In Iceland, a study was conducted on random citizens, mainly from the capital city of Reykjavik, which not only showed the benefit of aggressive and early detection and testing, but around 50% of the people tested were asymptomatic.

“What all these studies suggest is that asymptomatic infections are actually much more frequent than we thought,” Cohen explained.

Significantly, South Africa has embarked on an aggressive screening and testing program, with health workers going door-to-door in areas identified as potential hot spots, which Cohen says is a recognition of underdetection that may be occurring.

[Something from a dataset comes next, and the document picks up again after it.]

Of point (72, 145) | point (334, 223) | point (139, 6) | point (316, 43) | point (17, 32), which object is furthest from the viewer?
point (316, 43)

Health Minister Zweli Mkhize said Saturday night during a virtual press conference that around 900,000 people had been screened for Covid-19 symptoms, and about 11,000 of them had been referred for testing.

Not detected

“There are two levels of underdetection. There is a level of underdetection where we understand that we have symptomatic people who have fever and cough, they may be mild, they may be more serious, they may be in the hospital and we accept that we may not be catching and testing them everyone, “said Cohen sadly.

That number could be as high as none or 10 for confirmed cases, some studies have shown.

Zweli Mkhize

NICD Professor Cheryl Cohen and Health Minister Zweli Mkhize addressed the media. (Jan Gerber)

“I would say that it is generally accepted that we are missing some of the cases, but it is very difficult to quantify to what extent it is. It is based on the probabilities, it is probable that when we had that great wave of importation from abroad, there would have been imports additional that would not have been detected and once those imports spread to additional people, it would have been very difficult to find them in the ocean of respiratory illnesses that we encountered as we progressed through the winter season. “

READ: The NICD’s Leading Epidemiologist: How the Covid-19 Pandemic Is Evolving and Why We Should Worry

Cohen said the second problem related to underdetection was that of asymptomatic cases.

“It is an emerging area of ​​research, only in the last week or two a large number of studies have started to be published, all pointing to the same thing, the same idea that there is likely to be a large group of cases, I don’t know how big, but some people say that up to 70% of cases could be asymptomatic or mildly symptomatic, “said Cohen.

“That is something that mathematical modelers will have to consider in SA and around the world, but it is quite new, the evidence for that has only come out very recently and I think that will be the emerging story.”

She said there was evidence that asymptomatic people can transmit Covid-19, but they would likely transmit at a lower rate than symptomatic cases.

“The question is, how impactful are they at the population level? That’s the hard part.”